### Instruction:
Find every line in the entries below that contains the word "person" and copy each such line. Only matches with the same capitalization count.

### Provided entries:

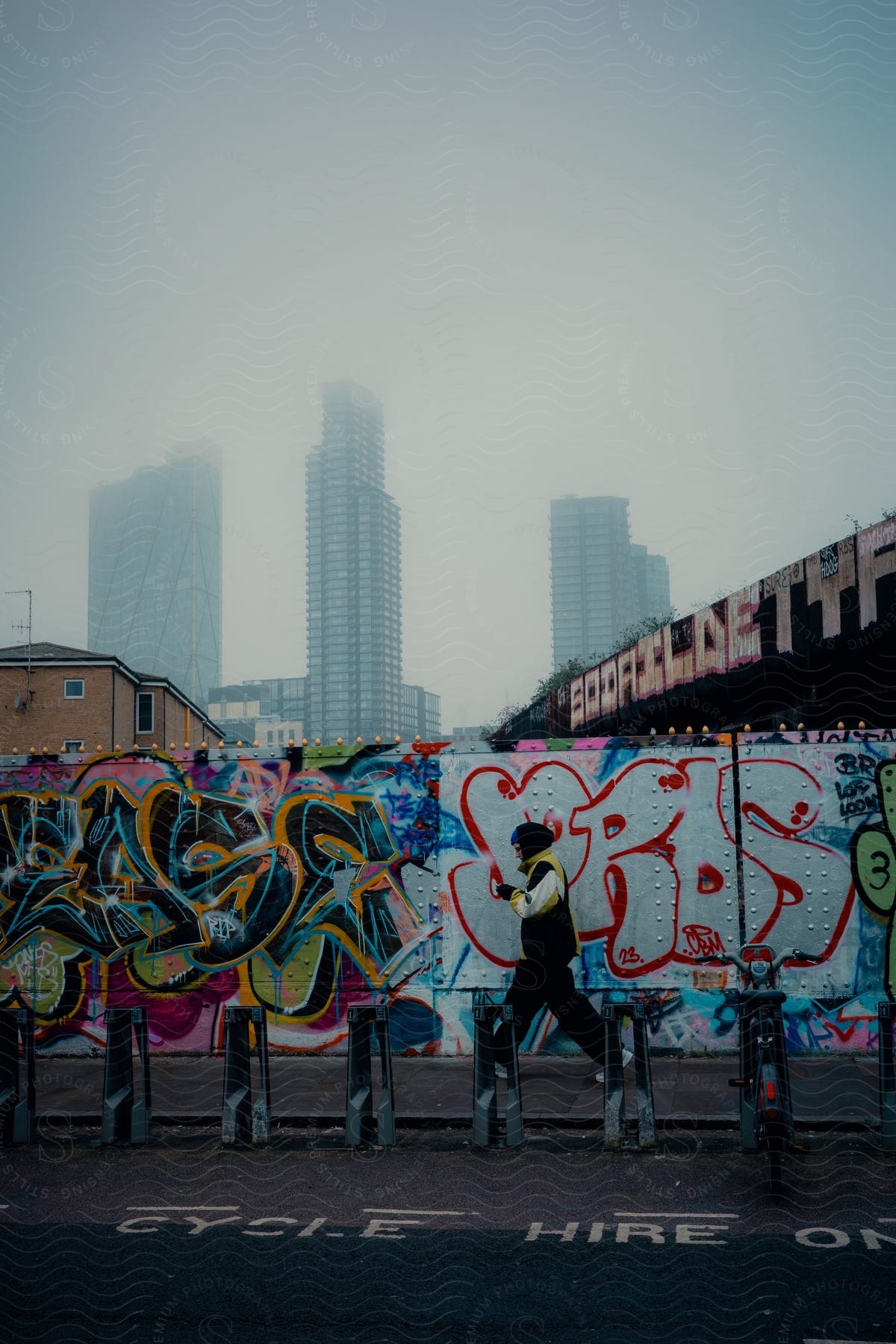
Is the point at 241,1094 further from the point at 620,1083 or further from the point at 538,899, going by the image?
the point at 538,899

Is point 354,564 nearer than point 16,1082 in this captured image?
No

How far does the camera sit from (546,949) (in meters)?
10.3

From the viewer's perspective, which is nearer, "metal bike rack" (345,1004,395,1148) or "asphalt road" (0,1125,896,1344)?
"asphalt road" (0,1125,896,1344)

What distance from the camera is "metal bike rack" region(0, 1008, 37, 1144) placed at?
852 cm

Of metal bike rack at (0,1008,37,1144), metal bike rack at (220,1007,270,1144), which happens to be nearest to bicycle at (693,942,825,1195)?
metal bike rack at (220,1007,270,1144)

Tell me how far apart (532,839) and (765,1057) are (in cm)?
366

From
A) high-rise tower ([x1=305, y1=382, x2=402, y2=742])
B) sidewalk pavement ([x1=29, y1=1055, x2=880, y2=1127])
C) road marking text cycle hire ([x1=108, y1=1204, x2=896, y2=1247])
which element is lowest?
sidewalk pavement ([x1=29, y1=1055, x2=880, y2=1127])

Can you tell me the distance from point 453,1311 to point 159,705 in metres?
67.6

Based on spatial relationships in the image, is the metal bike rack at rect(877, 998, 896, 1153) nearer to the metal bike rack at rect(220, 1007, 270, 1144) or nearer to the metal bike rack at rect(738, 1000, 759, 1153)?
the metal bike rack at rect(738, 1000, 759, 1153)

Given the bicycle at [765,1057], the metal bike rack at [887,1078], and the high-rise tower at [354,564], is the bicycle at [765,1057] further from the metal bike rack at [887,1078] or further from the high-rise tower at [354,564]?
the high-rise tower at [354,564]

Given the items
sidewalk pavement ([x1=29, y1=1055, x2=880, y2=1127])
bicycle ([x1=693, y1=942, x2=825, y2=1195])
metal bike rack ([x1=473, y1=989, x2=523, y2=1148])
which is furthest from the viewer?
sidewalk pavement ([x1=29, y1=1055, x2=880, y2=1127])

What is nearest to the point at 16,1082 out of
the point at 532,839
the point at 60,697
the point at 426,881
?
the point at 426,881

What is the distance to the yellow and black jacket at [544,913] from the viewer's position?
10.2 m

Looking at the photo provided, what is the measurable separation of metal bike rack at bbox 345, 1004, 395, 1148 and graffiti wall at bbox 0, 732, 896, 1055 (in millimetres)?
3002
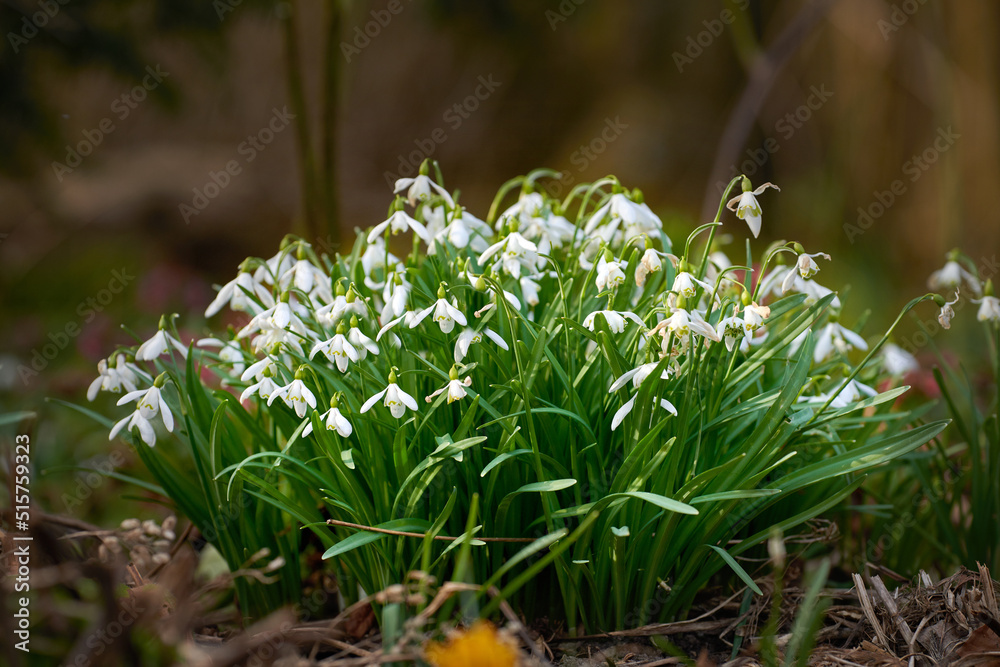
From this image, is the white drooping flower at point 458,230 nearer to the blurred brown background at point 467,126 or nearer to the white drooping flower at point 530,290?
the white drooping flower at point 530,290

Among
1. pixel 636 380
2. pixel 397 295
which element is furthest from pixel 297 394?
pixel 636 380

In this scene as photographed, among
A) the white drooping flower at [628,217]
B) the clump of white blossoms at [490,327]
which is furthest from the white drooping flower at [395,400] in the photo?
the white drooping flower at [628,217]

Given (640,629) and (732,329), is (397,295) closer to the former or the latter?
(732,329)

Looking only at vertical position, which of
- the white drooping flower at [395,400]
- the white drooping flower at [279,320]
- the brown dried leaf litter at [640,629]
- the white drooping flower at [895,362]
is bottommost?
the brown dried leaf litter at [640,629]

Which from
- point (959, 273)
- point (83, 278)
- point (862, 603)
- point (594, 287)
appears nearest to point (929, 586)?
point (862, 603)

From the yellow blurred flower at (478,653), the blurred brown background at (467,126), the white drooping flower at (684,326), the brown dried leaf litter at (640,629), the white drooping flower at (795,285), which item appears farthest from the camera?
the blurred brown background at (467,126)

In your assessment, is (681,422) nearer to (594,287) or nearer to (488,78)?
(594,287)
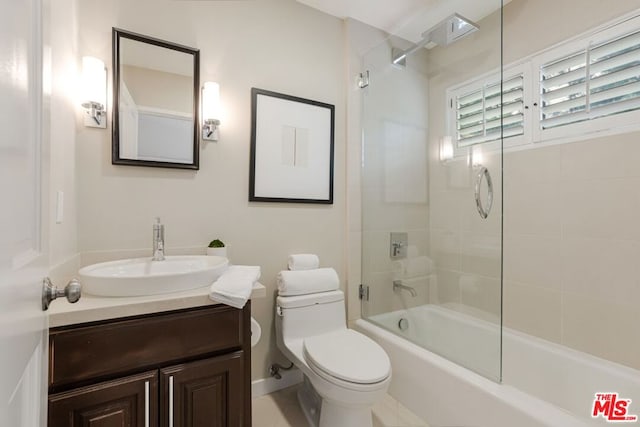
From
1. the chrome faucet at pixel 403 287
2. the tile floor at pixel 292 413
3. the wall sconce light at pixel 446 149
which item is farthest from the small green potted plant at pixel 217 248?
the wall sconce light at pixel 446 149

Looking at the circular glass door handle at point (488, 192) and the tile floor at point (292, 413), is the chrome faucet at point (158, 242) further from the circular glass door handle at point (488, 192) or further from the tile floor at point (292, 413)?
the circular glass door handle at point (488, 192)

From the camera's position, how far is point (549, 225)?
176 cm

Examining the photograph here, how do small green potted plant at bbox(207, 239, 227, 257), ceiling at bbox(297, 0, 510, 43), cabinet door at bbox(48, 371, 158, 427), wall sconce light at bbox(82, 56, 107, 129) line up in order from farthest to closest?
1. ceiling at bbox(297, 0, 510, 43)
2. small green potted plant at bbox(207, 239, 227, 257)
3. wall sconce light at bbox(82, 56, 107, 129)
4. cabinet door at bbox(48, 371, 158, 427)

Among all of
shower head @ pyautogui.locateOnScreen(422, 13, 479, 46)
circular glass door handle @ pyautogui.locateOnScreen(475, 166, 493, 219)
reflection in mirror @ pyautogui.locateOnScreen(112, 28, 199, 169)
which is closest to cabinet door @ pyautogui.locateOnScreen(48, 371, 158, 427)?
reflection in mirror @ pyautogui.locateOnScreen(112, 28, 199, 169)

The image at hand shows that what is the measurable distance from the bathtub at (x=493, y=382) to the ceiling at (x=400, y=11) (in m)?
1.89

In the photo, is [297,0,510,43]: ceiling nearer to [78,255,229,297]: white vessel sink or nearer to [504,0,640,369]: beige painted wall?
[504,0,640,369]: beige painted wall

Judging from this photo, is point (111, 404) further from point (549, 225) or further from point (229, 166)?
point (549, 225)

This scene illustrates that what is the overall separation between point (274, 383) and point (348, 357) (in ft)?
2.33

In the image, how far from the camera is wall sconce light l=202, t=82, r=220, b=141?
1614 millimetres

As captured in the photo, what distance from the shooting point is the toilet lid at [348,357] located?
130 centimetres

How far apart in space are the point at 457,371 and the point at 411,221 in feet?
3.27

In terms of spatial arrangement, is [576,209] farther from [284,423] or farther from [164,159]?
[164,159]

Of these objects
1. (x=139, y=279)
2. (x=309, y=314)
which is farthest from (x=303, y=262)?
(x=139, y=279)

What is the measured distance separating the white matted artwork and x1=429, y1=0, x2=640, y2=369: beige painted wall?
77 centimetres
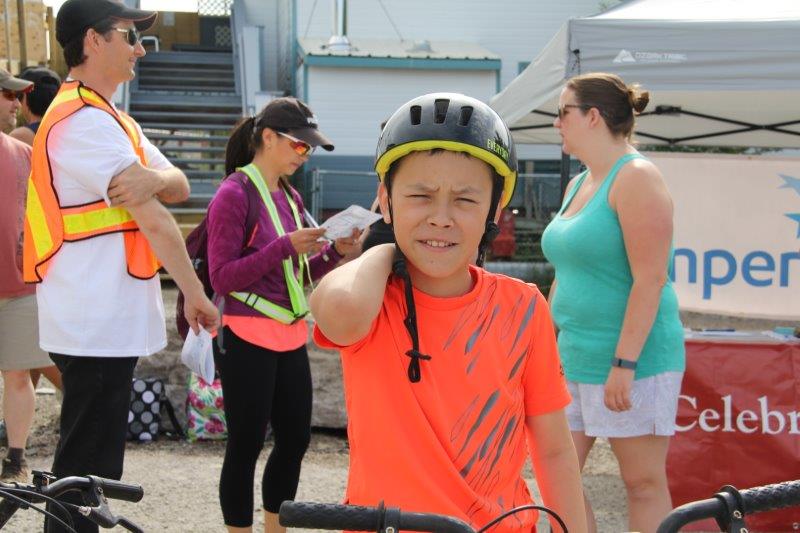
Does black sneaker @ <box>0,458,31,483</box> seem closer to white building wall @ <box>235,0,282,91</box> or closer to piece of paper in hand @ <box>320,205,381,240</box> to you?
piece of paper in hand @ <box>320,205,381,240</box>

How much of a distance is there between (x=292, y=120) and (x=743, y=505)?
3.34 metres

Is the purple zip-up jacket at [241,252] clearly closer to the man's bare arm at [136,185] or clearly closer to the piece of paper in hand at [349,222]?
the piece of paper in hand at [349,222]

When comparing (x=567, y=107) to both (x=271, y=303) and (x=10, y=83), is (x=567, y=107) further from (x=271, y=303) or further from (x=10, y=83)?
(x=10, y=83)

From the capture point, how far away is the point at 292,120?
450cm

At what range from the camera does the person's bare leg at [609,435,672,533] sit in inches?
151

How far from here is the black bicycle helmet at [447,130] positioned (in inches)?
77.9

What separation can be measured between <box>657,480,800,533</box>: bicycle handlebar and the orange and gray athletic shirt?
1.96 ft

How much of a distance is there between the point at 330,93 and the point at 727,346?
1404 cm

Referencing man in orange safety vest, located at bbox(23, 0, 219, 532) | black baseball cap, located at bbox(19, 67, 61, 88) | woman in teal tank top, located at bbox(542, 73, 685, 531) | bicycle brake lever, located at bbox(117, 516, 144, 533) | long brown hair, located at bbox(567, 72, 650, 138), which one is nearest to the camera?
bicycle brake lever, located at bbox(117, 516, 144, 533)

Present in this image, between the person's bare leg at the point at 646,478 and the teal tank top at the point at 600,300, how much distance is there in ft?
0.89

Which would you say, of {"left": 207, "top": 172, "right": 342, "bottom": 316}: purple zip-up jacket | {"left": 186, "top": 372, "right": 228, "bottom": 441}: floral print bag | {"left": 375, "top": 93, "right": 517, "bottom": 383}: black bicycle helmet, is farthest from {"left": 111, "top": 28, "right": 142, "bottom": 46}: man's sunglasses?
{"left": 186, "top": 372, "right": 228, "bottom": 441}: floral print bag

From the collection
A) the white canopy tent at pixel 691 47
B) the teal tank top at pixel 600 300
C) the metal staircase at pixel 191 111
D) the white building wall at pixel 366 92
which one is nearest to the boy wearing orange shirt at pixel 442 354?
the teal tank top at pixel 600 300

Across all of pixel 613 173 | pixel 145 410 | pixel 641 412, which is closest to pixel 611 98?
pixel 613 173

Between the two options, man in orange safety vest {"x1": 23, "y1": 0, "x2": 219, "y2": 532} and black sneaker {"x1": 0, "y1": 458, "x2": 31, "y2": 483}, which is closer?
man in orange safety vest {"x1": 23, "y1": 0, "x2": 219, "y2": 532}
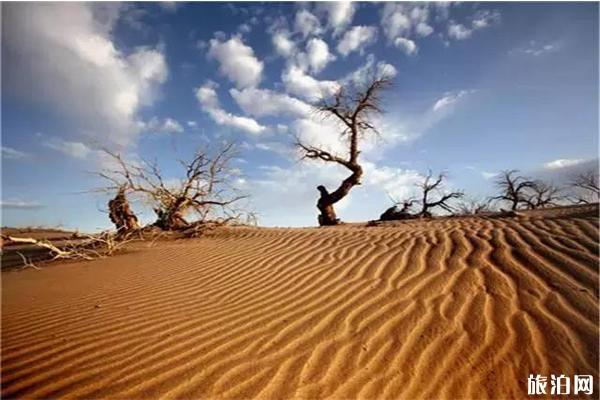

### Full response:
At what range from the camera does the person's bare leg at [609,435,672,533] sit in inches?
Present in this image, between the person's bare leg at the point at 646,478 and the teal tank top at the point at 600,300, how much distance is there in ft?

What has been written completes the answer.